A note of caution: you're allowing a considerable amount of leeway to the service provider by persisting identifiers in this type of instance. So, it's important to avoid exceeding the instance's singular administrative scope. Do not cross-contaminate a research account with an administrative account, or you could end up losing both.

Data Processing & Enrichment

Another common use case involves various data processing, enrichment, and analytic tasks. A few examples include digital forensics, log analysis, reverse engineering, and password cracking—all of which have vastly different requirements. Some of these tasks (such as dynamic malware analysis) inherently incur higher risk and require a more thoughtful approach, while others such as password cracking are low-risk but necessitate greater computing resources than a container may be able to provide.

If you're engaged in these types of use cases, chances are you're familiar with the risks they involve. If not, now would be a good time to start learning. In general, it's best to avoid external connections from an analytic environment, but there are numerous exceptions, such as the need to query vendor APIs for enrichment data. Another common requirement includes the need to document results of your analysis and prove your work. Tools like OBS Studio, OpenShot, and/or DaVinci Resolve are useful in this context, while many virtualization platforms can also be configured to record sessions natively.

Passive Browsing

Passive browsing involves short-duration browsing sessions on the surface web that do not require accounts or login credentials. This type of browsing behavior is best limited to short durations and a narrow focus on widely accessible resources (i.e., news outlets, search engines, and social media sites not requiring a login). One-time use containers such as Kasm Workspaces, should be used exclusively for this type of activity, taking care not to commingle research on more than one topic of interest within a given session.

When performing passive browsing, it is often preferable to take a circuitous route to the information you seek and include irrelevant searches in the process. This can be thought of as a traditional surveillance detection route, except with the more limited goal of making it harder for a potential collector to discern your intent or correlate the activity to the rest of your research. This is considerably harder in practice than one might expect, which is why it's always good to have a plan before you begin.

(Data entries)
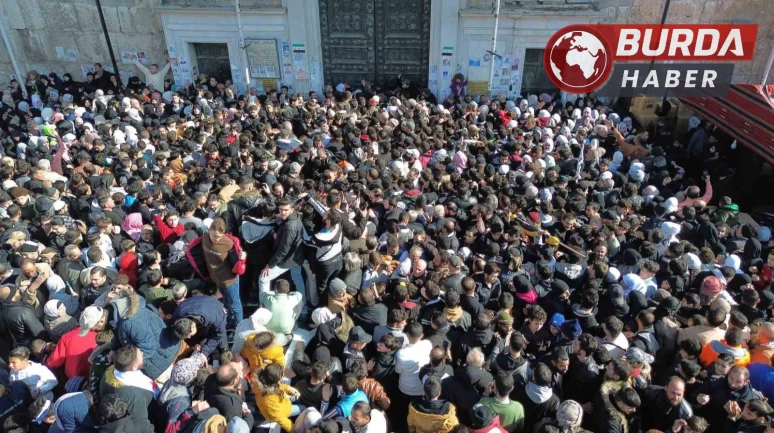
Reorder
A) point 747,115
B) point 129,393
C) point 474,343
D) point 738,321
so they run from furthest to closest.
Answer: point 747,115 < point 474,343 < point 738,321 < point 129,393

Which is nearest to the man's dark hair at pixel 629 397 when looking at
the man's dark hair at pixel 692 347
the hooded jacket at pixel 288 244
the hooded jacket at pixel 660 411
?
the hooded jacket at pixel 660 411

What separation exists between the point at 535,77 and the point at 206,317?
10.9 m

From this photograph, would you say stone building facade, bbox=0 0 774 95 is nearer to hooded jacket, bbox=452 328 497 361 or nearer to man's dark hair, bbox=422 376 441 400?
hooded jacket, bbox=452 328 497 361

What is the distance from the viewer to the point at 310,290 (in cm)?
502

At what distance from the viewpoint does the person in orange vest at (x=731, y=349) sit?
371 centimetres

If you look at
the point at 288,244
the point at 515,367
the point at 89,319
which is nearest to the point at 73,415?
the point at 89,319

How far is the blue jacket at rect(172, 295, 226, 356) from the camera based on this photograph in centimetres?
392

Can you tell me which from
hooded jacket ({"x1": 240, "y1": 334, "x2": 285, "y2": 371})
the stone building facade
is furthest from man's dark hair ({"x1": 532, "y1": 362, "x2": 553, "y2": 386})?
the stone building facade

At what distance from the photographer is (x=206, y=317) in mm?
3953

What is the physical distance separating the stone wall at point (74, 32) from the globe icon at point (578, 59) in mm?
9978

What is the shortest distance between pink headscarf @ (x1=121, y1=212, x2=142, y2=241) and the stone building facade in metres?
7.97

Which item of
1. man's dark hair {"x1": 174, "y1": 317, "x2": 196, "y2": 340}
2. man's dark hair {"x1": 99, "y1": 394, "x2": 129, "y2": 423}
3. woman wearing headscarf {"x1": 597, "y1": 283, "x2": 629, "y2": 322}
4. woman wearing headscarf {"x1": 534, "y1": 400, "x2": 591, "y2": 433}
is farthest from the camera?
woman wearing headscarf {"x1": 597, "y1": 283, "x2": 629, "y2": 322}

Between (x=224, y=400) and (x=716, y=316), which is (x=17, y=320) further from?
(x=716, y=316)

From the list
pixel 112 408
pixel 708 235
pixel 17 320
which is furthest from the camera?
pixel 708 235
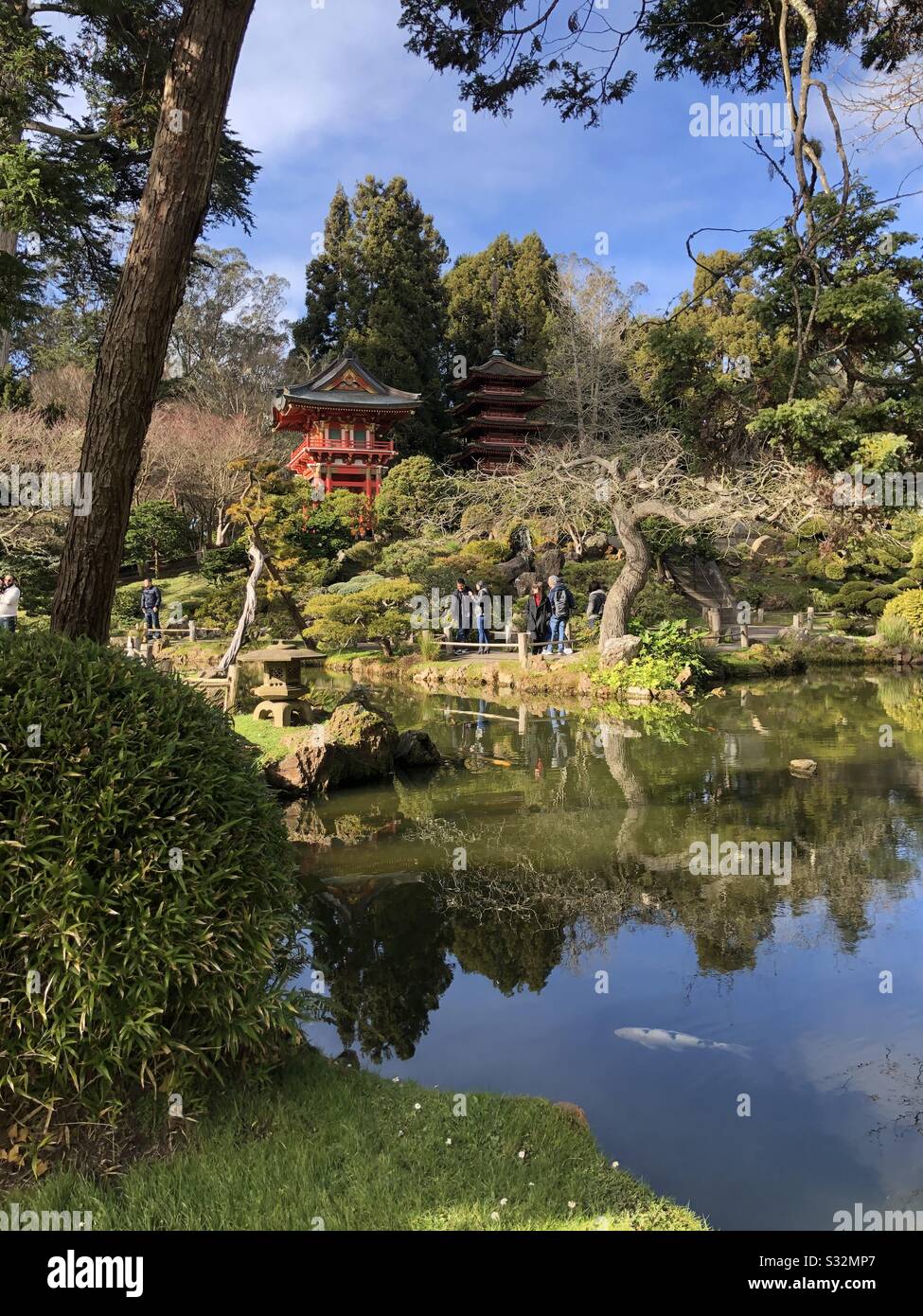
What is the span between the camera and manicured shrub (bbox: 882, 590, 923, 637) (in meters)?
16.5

(Job A) In the passage above, why is it often preferable to take a circuitous route and include irrelevant searches during passive browsing? Answer in one to three sentences.
(Job B) Retype the part of the passage above that runs between "A note of caution: you're" and "able to provide.", inclusive.

(Finished answer A) A circuitous route with irrelevant searches makes it harder for a potential collector to discern your intent. It also makes it harder to correlate the browsing with the rest of your research.

(Finished answer B)
A note of caution: you're allowing a considerable amount of leeway to the service provider by persisting identifiers in this type of instance. So, it's important to avoid exceeding the instance's singular administrative scope. Do not cross-contaminate a research account with an administrative account, or you could end up losing both.

Data Processing & Enrichment

Another common use case involves various data processing, enrichment, and analytic tasks. A few examples include digital forensics, log analysis, reverse engineering, and password cracking—all of which have vastly different requirements. Some of these tasks (such as dynamic malware analysis) inherently incur higher risk and require a more thoughtful approach, while others such as password cracking are low-risk but necessitate greater computing resources than a container may be able to provide.